Another thing I’ve realized over the years and want to briefly touch upon here is that, even if they are actually well-read and knowledgeable, people who tend to talk too much sharing their opinions and advice (especially when no one asks or cares for it) haven’t yet integrated that knowledge within themselves, and hence don’t apply it in their lives. So, why do they talk so much like that? There could be several reasons, but this is the most common one: They try to distract themselves from their inner demons. In other words, their behavior functions like a psychological defense mechanism arising from a deep-seated insecurity: that they might not be intelligent enough or able to deal with their own life problems.
2. Friendship can flower only under the sun of mutual acceptance.
To some extent, we all have expectations from our friends, life partners and people in general. For example, I do expect that my girlfriend won’t play music out loud for hours in my presence, or that she will be there to support me when I find myself in need of her help. This kind of expectations is a necessary part of a healthy relationship.
But there’s another kind that is extremely poisonous for both partners in a relationship: Expecting the other to be in ways they are not. For the one who has such expectations, there’s a constant feeling of disappointment and sadness (for their expectations can never be fulfilled), as well as a desire to control their partner — which results in further disappointment and sadness. And for their partner, such a behavior can be — depending on their psychological state — immensely painful, because they don’t feel accepted as they are. On the contrary, they feel judged, something that could emotionally traumatize them and leave them feeling inadequate and unworthy of love.
Acceptance is the foundation and very essence of friendship (or any other type of love relationship). That’s because for people to open up and intimately connect with others, they first need to be given the space to be who they truly are — and not how we expect them to be.
3. Strong relationships require genuine communication.
Although I felt a bit frustrated and uncomfortable during the above conversation with my dear reader (and now friend), I know that it was important that we had it. If we didn’t, we wouldn’t be able to resolve any possible misunderstandings or tension between us.
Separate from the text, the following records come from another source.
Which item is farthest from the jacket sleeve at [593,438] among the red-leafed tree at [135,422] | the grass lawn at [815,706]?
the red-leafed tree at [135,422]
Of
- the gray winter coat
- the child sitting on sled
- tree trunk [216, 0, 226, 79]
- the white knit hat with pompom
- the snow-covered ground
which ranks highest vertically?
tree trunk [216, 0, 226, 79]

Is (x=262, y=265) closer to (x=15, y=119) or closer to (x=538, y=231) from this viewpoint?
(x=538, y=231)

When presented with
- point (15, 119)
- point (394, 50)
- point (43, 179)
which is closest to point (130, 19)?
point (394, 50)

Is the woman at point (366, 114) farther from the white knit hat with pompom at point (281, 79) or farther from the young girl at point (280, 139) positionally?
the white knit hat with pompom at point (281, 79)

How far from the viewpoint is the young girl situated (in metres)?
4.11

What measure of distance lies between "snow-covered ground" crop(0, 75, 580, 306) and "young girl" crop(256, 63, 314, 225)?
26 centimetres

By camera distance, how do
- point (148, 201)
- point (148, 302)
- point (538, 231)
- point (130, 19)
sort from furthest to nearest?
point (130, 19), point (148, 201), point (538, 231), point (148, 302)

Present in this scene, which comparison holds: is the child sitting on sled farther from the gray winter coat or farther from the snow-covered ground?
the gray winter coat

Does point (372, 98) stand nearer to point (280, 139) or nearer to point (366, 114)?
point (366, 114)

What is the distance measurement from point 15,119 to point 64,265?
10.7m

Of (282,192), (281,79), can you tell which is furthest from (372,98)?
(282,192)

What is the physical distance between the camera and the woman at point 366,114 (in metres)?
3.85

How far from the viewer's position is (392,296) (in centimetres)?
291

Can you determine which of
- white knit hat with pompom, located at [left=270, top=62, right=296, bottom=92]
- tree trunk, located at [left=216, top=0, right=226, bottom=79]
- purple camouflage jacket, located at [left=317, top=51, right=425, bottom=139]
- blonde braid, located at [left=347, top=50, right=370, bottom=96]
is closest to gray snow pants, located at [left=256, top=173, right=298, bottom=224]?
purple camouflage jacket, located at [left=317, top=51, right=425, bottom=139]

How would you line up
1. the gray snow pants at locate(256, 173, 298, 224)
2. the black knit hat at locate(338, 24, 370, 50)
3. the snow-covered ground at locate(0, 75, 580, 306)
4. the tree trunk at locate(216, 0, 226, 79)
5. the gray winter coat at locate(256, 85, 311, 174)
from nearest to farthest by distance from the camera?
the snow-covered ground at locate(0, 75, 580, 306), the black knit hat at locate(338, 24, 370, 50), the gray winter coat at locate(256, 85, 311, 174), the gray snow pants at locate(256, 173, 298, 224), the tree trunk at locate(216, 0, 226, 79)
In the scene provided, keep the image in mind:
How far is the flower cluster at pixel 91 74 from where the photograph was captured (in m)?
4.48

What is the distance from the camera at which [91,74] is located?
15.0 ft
To avoid interpersonal conflict, most people usually don’t express what they have on their mind. This way, however, they can’t really understand others or be understood by them. As a result, their relationships tend to remain stagnant, superficial and inauthentic.
To build stronger relationships with others, it’s tremendously important that we’re as honest with them as we can, as well as curious (albeit sincere) to better get to know them. At some level, everyone knows this basic principle, yet many of us tend to forget or overlook it, so I hope this article will serve you as a reminder to be true to yourself and others.